4.10 The company's base-case analysis was based on the time of primary endpoint assessment for each treatment, which was week 12 for the TNF‑alpha inhibitors and week 16 for secukinumab. The data from both the MEASURE trials was pooled for secukinumab. The clinical experts advised that because the magnitude of response was similar in MEASURE 1 and 2, it was reasonable for the company to include them both in its meta-analysis. The company's mixed‑treatment comparison showed higher efficacy for secukinumab 150 mg compared with placebo across all outcomes for the whole population and also for the biologic-naive subgroup, with similar efficacy in both populations. The committee concluded that secukinumab has a similar efficacy to the TNF‑alpha inhibitors.
Cost effectiveness
4.11 The committee discussed the cost-effectiveness evidence presented by the company and its critique by the ERG. The cost-effectiveness evidence is in the company's submission (pages 156–239), in the company's response to clarification and in the ERG report (pages 88–186).
The company's model
4.12 The company based its model's structure on the York model developed for NICE's technology appraisal guidance on TNF-alpha inhibitors for AS. The committee noted that the York model had been criticised by the committee for that appraisal for the manner in which the response rates and absolute change from baseline at the end of the induction period were derived independently from evidence synthesis.
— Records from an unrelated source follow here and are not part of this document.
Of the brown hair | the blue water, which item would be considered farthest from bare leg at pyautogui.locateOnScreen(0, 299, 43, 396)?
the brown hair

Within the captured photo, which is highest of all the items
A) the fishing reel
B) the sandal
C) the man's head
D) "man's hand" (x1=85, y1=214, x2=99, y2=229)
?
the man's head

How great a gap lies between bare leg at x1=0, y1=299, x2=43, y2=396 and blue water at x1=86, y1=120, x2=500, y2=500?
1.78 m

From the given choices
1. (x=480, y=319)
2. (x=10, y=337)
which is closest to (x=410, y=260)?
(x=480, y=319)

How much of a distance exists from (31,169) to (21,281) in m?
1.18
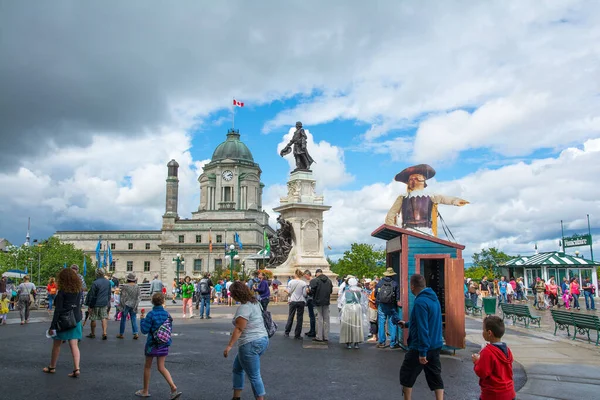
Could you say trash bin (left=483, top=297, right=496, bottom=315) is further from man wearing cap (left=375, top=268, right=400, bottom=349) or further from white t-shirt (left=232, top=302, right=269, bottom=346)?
white t-shirt (left=232, top=302, right=269, bottom=346)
The committee acknowledged the ERG's comment that an alternative model, such as patient-level simulation, could have been used. This would have reflected patient heterogeneity, the dependence between baseline BASDAI and BASFI values, the change from baseline values and response rates at the end of the induction period. However, the committee concluded that for the purposes of this appraisal, the broad principles of the York model were appropriate.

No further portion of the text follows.